Workers Likely to Value Retirement Savings Have Pension Access
ICI Study Looks at Factors Affecting Workers’ Savings Preferences, Availability of Plans
Washington, DC, March 24, 2011 - Updating research first released in 2008, an Investment Company Institute (ICI) study illustrates that most workers who are likely to have the ability to save and to be focused primarily on saving for retirement have access to employer-provided retirement plans. In the study, Who Gets Retirement Plans and Why: An Update, ICI uses the most recent data on pension coverage to update its analysis of the employee characteristics that make some employers more likely to offer, and some workers more likely to seek, compensation packages that include retirement benefits.

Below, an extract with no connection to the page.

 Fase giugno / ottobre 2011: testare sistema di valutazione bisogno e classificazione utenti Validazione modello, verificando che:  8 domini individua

Study Illustrates Link Between Savings Goals and Access to Retirement Plans
Using household survey data, the study shows that younger and lower-income households are less likely to cite retirement as the primary reason they save. These households are more likely to be primarily focused on saving to fund education, to purchase a house, to fund other purchases, or to have cash on hand in case of unexpected need.
The fact that few younger workers cite retirement as the primary reason they save is consistent with economic models of life-cycle consumption, which predict that most workers will delay saving for retirement until later in their working careers. Similarly, the fact that lower-income workers are less focused on retirement savings is consistent with the design of Social Security, which replaces a higher percentage of pre-retirement income for workers with low lifetime earnings. Older and higher-earning workers are more likely to save primarily for retirement, and are therefore more likely to prefer having a portion of their compensation in the form of retirement benefits rather than being paid fully in cash.

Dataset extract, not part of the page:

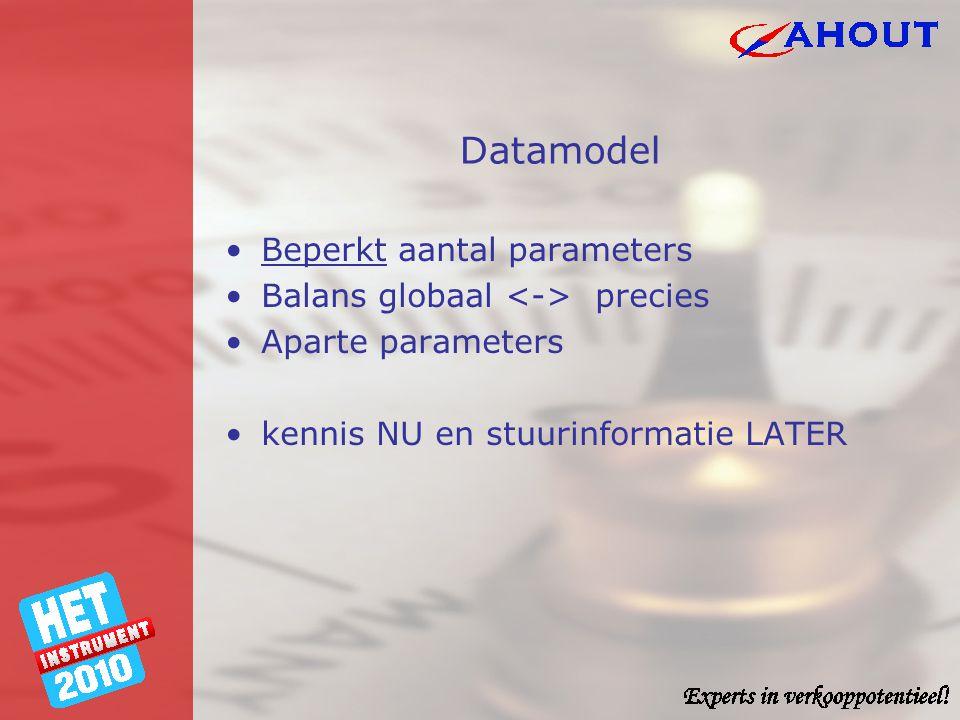 Datamodel Beperkt aantal parameters Balans globaal <-> precies
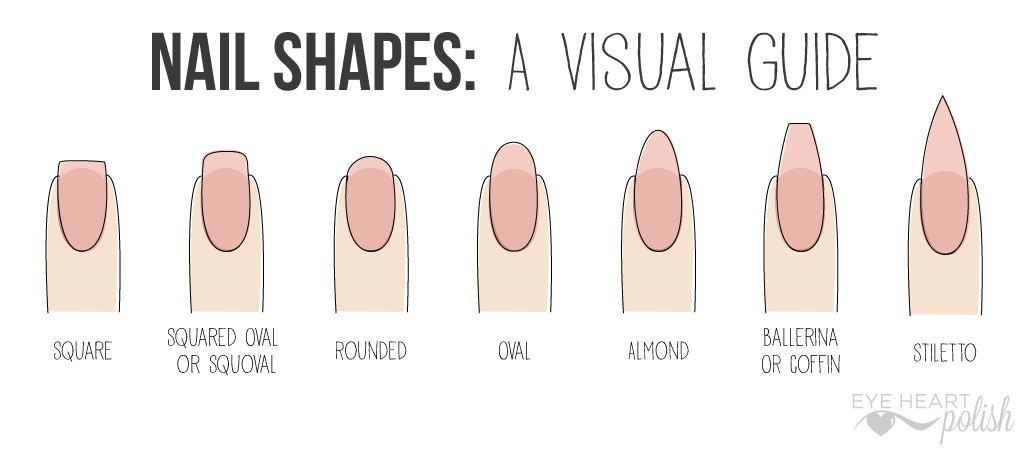 Nail Shapes Picking And Choosing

The study finds that of full-time, full-year workers aged 45 to 64 and earning $25,000 a year or more in 2009, 74 percent had access to a retirement plan through their own employers or their spouses’ employers, and 92 percent of those participated. The report also notes the important role Social Security plays in the retirement picture, suggesting it is vital to maintain a Social Security system that provides adequate benefits to workers with low lifetime earnings.
Study’s Findings About Incentives in Today’s Retirement System Are Valuable for Policymakers
“Policy discussions surrounding retirement often focus on the headline statistic that about 50 percent of America’s workers are covered by a workplace retirement plan. This study examines who is in that 50 percent and why,” said Peter Brady, ICI senior economist and a co-author of the study. “When considering reform proposals, it is vital that policymakers understand the incentives that have shaped today’s voluntary employer-based retirement system.”

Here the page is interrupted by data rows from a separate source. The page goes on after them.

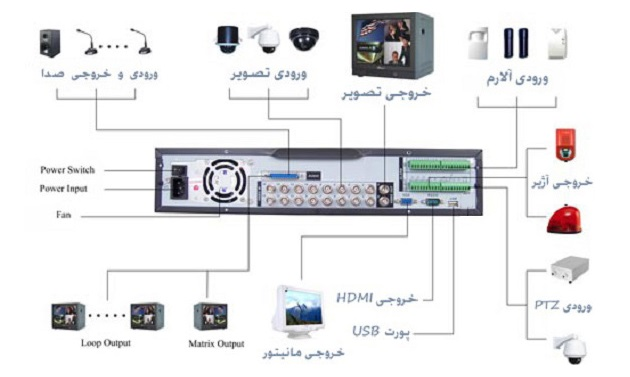 پورت های ورودی و خروجی دستگاه دی وی آر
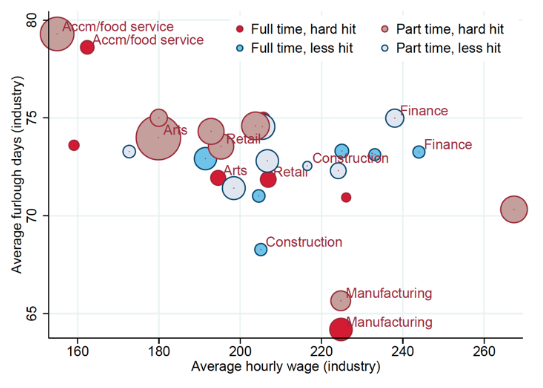 The impact of government aid to firms in the COVID-19 pandemic 4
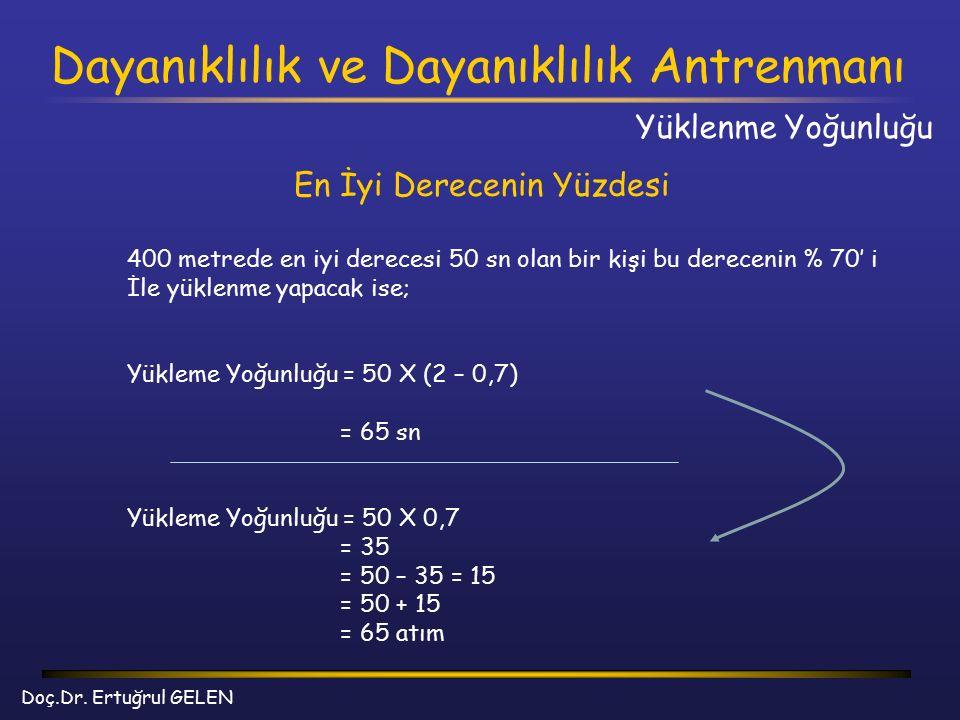 Dayanıklılık ve Dayanıklılık Antrenmanı Doç.Dr. Ertuğrul GELEN En İyi Derecenin Yüzdesi Yüklenme Yoğunluğu 400 metrede en iyi derecesi 50 sn olan bir
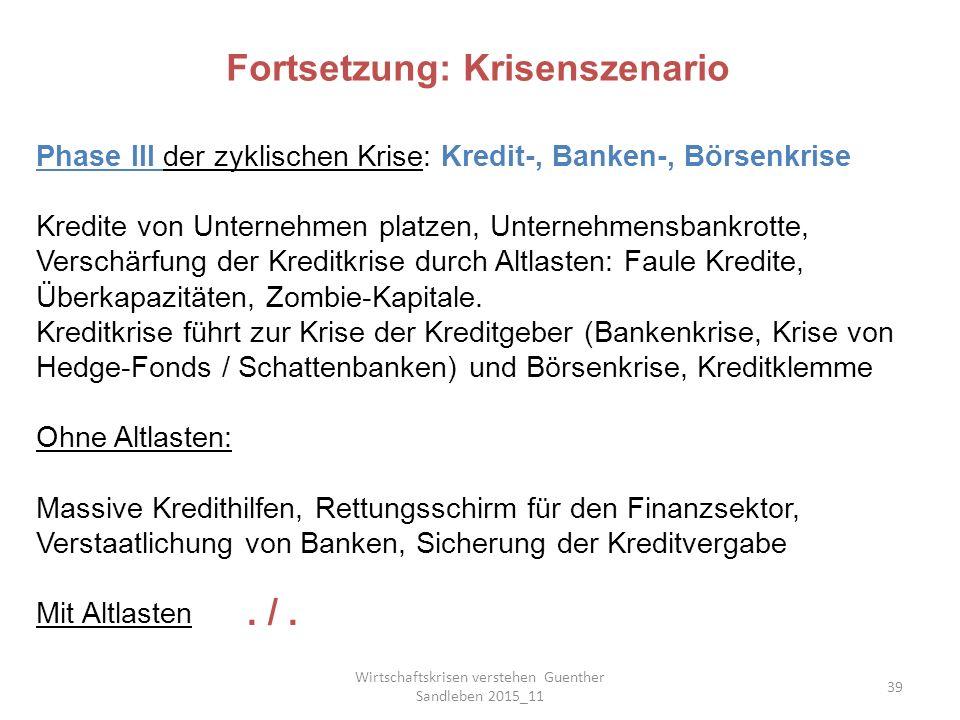 Wirtschaftskrisen verstehen Guenther Sandleben 2015_11 39 Phase III der zyklischen Krise: Kredit-, Banken-, Börsenkrise Kredite von Unternehmen platzen, Unternehmensbankrotte, Verschärfung der Kreditkrise durch Altlasten: Faule Kredite, Überkapazitäten, Zombie-Kapitale.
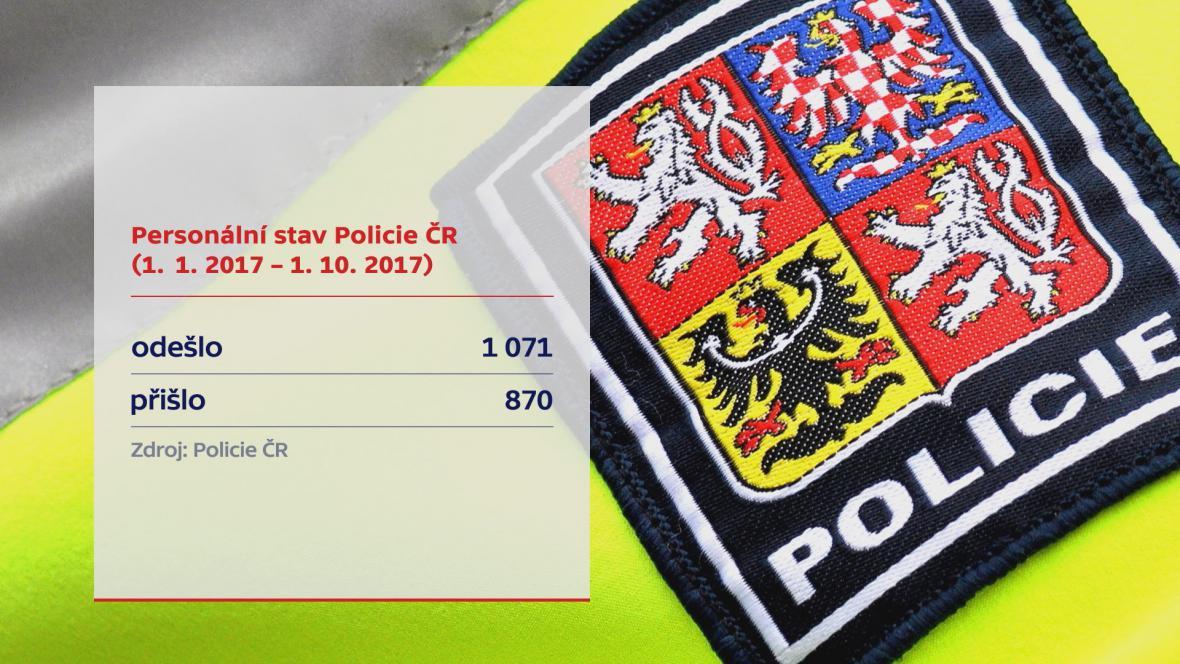 Personální stav Policie ČR (2017)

For example, the study gives a framework to help explain the fact that small firms are less likely to sponsor retirement plans than large firms. To date, policies designed to encourage small employers to adopt retirement plans have focused on reducing the cost of providing a plan. While costs may play a role, this study shows that differences in workforce composition appear to be a major cause for the low rate at which small employers sponsor retirement plans. As a group, workers at small firms differ considerably from those at large firms. For example, workers at small firms are less likely to work full-time, and they have lower current earnings and lifetime earnings than workers at large firms—all factors associated with less ability and desire to set aside current income for retirement savings.
Conversely, the small firms that do offer plans have workers who are very similar to workers at large firms that offer plans. Small firms with an older and higher-earning workforce are just as likely to offer a plan as large companies with a similar workforce. In short, the characteristics of one’s co-workers are more of an influence on whether a plan is available than the size of one’s employer. The study also finds that workers at small employers that sponsor retirement plans are as likely to participate as workers at large employers sponsoring retirement plans.
The study was co-authored by Brady and ICI associate economist Michael Bogdan.